-- start Dataset records --

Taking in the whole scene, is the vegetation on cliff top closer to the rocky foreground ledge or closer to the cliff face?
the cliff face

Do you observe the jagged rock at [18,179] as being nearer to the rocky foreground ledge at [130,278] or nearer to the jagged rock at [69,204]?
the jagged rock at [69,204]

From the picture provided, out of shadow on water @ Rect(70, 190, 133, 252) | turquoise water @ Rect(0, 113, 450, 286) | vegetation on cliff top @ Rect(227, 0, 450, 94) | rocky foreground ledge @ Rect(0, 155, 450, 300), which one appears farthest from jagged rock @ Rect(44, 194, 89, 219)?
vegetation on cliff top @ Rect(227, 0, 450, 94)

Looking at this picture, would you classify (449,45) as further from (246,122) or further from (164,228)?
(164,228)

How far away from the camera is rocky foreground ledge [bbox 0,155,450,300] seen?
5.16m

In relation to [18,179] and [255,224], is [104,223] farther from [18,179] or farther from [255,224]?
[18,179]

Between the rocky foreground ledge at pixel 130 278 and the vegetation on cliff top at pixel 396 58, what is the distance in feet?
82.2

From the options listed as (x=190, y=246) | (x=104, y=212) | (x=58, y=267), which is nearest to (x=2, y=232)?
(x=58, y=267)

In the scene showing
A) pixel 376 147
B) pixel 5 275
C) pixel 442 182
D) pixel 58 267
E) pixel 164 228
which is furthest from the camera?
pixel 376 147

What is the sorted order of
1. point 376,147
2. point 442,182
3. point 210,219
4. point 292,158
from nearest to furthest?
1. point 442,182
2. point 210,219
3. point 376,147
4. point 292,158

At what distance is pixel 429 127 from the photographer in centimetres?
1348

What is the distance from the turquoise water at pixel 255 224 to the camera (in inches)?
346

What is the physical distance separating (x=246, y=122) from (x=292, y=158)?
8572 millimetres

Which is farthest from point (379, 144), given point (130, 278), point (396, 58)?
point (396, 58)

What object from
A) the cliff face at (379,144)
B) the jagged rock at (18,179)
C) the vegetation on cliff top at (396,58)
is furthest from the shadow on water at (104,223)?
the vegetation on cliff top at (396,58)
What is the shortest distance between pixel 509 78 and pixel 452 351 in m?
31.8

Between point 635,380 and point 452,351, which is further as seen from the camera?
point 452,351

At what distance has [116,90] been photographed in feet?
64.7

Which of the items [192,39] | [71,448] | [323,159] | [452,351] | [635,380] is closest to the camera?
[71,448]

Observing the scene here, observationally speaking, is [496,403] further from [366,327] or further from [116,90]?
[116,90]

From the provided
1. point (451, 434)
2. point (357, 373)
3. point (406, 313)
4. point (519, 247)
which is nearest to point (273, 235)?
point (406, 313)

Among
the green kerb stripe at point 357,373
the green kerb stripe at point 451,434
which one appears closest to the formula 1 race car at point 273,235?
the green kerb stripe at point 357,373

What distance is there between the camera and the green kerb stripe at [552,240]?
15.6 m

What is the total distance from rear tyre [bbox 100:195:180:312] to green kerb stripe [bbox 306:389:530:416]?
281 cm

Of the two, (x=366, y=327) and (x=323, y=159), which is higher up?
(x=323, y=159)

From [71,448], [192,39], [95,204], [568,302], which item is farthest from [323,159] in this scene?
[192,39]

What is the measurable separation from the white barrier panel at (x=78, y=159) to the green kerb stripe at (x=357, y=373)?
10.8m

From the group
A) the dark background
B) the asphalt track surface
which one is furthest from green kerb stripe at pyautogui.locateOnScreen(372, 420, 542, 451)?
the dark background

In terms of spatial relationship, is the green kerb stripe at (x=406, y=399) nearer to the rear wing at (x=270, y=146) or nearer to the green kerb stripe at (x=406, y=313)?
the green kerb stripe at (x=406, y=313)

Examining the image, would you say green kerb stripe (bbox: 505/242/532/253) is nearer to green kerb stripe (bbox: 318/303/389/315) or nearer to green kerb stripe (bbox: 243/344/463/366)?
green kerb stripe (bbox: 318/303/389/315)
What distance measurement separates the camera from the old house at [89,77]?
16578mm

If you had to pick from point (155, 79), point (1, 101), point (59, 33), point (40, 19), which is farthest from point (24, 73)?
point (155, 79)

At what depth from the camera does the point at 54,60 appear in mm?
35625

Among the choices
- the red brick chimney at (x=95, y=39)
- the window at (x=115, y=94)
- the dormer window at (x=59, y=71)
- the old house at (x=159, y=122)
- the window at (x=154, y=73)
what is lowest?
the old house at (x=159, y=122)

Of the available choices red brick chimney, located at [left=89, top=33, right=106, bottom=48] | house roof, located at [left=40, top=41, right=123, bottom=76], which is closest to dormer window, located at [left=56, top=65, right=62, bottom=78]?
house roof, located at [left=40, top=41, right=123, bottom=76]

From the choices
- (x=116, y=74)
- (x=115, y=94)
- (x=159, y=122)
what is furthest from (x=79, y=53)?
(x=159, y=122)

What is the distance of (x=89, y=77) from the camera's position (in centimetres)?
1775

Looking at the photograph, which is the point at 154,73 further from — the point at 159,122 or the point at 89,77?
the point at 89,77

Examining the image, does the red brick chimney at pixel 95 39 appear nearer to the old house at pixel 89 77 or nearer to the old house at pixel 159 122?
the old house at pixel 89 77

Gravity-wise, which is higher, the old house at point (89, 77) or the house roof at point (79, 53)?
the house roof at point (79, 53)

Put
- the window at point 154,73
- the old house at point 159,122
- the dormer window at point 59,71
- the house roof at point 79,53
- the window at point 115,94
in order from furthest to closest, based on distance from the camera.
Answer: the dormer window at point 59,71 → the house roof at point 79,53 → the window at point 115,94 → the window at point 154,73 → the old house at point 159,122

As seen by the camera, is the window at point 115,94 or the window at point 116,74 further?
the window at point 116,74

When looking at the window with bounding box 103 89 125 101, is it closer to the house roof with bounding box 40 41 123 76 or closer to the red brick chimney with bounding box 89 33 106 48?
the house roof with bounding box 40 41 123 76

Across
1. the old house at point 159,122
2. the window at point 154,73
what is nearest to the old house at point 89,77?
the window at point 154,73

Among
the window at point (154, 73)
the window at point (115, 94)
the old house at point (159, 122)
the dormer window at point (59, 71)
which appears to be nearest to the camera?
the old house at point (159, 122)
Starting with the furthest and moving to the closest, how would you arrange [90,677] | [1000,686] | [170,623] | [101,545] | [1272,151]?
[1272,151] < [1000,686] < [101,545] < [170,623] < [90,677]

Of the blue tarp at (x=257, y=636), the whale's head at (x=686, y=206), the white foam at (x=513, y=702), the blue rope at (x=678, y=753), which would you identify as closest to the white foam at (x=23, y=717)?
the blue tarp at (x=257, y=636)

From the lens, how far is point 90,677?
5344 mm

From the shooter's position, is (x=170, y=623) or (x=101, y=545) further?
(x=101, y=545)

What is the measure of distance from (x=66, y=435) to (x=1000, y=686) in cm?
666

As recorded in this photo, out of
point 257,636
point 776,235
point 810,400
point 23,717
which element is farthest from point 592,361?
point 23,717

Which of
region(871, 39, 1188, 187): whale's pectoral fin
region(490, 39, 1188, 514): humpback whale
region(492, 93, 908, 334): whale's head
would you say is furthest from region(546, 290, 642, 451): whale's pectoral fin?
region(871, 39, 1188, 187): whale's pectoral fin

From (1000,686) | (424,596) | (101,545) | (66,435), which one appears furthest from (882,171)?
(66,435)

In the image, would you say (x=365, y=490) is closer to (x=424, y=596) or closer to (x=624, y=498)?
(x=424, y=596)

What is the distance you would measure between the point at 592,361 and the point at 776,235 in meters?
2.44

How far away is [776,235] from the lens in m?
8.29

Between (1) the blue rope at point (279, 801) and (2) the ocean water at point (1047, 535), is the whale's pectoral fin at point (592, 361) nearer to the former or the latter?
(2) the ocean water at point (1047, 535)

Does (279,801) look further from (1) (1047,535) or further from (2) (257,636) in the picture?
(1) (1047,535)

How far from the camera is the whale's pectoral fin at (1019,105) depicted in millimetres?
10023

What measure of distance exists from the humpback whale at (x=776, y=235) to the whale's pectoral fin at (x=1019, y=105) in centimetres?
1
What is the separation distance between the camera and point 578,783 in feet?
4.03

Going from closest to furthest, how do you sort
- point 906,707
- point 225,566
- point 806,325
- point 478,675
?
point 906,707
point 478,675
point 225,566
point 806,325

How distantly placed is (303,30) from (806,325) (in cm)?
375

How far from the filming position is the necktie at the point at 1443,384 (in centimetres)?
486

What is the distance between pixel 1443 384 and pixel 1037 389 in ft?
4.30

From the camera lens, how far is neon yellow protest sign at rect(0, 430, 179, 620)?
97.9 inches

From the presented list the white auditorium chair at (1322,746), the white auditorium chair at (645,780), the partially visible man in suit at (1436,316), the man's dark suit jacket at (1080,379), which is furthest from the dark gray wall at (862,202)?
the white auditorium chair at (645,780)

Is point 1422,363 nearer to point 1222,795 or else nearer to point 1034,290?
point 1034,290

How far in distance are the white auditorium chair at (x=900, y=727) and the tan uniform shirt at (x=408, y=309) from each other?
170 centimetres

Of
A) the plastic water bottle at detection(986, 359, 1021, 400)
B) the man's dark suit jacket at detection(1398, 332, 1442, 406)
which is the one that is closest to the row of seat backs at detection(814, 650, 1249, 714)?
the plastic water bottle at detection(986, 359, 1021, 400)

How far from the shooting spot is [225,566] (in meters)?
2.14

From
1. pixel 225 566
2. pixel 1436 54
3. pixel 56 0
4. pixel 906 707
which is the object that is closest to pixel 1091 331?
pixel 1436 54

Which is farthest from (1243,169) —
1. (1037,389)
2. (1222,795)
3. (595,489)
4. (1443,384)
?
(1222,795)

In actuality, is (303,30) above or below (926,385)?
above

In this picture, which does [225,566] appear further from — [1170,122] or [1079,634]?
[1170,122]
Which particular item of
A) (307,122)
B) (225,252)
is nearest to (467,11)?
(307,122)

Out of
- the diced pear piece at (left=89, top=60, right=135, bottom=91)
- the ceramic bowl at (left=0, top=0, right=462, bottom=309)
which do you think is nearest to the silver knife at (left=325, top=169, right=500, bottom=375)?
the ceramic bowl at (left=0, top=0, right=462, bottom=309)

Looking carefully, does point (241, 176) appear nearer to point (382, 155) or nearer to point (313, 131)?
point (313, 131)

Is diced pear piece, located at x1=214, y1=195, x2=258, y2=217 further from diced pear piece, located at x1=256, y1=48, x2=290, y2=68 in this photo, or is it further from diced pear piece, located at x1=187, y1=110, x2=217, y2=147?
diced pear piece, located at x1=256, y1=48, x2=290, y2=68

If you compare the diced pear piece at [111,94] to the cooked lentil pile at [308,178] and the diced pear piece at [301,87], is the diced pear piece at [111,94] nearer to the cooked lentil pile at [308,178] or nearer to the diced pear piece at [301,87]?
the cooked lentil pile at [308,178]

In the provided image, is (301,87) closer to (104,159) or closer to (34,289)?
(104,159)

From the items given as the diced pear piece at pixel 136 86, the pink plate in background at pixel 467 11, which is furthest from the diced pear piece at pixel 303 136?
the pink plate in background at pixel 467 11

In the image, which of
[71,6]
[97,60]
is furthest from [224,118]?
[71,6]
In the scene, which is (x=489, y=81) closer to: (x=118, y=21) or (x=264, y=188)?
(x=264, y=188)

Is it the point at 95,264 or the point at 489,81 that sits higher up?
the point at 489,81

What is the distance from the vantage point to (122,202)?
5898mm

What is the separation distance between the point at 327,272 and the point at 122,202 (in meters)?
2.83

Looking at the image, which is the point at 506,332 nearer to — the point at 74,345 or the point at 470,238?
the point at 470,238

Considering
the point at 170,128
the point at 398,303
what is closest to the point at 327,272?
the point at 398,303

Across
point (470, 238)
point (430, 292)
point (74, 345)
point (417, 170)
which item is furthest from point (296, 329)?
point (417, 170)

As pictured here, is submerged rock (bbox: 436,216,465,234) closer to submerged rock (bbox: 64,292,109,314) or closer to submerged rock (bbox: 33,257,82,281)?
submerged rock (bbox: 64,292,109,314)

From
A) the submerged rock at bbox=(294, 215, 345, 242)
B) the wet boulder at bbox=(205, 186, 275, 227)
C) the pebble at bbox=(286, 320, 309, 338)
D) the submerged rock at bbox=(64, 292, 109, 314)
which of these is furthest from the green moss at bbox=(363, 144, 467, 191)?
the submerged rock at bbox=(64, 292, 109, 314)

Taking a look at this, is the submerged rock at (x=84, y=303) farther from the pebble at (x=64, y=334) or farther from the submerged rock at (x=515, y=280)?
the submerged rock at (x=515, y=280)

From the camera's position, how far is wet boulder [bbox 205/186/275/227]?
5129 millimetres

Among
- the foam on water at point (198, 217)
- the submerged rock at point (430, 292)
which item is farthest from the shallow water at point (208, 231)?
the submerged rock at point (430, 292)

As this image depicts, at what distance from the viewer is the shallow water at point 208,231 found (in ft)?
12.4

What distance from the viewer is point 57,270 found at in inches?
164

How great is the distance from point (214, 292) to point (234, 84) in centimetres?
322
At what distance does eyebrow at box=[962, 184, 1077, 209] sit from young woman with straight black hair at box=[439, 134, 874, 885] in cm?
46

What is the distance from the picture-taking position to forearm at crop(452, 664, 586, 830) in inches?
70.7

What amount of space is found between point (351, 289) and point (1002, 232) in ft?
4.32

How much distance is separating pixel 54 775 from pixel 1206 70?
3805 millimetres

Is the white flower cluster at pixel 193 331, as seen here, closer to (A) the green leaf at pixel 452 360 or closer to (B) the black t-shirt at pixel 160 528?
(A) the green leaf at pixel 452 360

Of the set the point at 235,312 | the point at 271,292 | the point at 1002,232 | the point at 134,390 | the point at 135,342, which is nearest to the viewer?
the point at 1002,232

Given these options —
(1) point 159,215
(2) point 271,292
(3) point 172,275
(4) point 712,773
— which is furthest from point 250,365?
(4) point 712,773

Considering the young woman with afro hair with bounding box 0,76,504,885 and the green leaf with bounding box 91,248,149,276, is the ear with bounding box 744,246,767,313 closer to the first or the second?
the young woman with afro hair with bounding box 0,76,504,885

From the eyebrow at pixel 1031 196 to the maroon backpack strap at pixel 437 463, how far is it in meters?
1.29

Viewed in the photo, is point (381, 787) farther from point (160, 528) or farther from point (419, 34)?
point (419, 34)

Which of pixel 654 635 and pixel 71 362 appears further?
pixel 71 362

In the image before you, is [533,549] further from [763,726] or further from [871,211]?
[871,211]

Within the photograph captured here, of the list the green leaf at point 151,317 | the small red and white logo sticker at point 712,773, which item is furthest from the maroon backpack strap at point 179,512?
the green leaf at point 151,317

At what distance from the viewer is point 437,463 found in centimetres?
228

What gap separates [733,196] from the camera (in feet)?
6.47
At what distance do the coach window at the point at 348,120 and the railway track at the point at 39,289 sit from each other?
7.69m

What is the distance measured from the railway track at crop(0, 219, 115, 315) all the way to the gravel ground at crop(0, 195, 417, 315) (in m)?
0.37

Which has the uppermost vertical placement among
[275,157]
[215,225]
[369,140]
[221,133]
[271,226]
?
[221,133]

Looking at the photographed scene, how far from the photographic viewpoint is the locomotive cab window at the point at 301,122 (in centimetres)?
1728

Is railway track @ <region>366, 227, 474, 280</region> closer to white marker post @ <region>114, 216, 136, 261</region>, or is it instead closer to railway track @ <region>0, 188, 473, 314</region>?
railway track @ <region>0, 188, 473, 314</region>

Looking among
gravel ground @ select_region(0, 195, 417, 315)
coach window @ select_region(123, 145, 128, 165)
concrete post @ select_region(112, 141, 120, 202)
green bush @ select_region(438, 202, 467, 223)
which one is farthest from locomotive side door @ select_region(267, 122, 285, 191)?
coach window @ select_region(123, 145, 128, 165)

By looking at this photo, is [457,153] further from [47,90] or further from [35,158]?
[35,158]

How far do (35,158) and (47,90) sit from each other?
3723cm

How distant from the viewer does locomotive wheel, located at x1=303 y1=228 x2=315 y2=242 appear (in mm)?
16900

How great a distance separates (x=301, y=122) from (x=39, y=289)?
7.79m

-- end Dataset records --

What to work on - Copy out the material without any changes, beginning at the line that contains "At what distance do the" and stopping after the final line of the material.

Exercise result -
At what distance do the coach window at the point at 348,120 and the railway track at the point at 39,289 sit from each other?
7.69m

What is the distance measured from the railway track at crop(0, 219, 115, 315) all the way to the gravel ground at crop(0, 195, 417, 315) (in m)?
0.37

Which has the uppermost vertical placement among
[275,157]
[215,225]
[369,140]
[221,133]
[271,226]
?
[221,133]

Looking at the photographed scene, how far from the photographic viewpoint is the locomotive cab window at the point at 301,122 (in centimetres)?
1728

Is railway track @ <region>366, 227, 474, 280</region> closer to white marker post @ <region>114, 216, 136, 261</region>, or is it instead closer to railway track @ <region>0, 188, 473, 314</region>?
railway track @ <region>0, 188, 473, 314</region>

Looking among
gravel ground @ select_region(0, 195, 417, 315)
coach window @ select_region(123, 145, 128, 165)
concrete post @ select_region(112, 141, 120, 202)
green bush @ select_region(438, 202, 467, 223)
which one is farthest from locomotive side door @ select_region(267, 122, 285, 191)?
coach window @ select_region(123, 145, 128, 165)

By looking at this photo, is [457,153] further from [47,90] or further from [35,158]?
[35,158]

How far do (35,158) and (47,90) sit from each other?
3723cm

How distant from the viewer does locomotive wheel, located at x1=303 y1=228 x2=315 y2=242 appear (in mm)?
16900

How great a distance separates (x=301, y=122) from (x=39, y=289)?
7.79m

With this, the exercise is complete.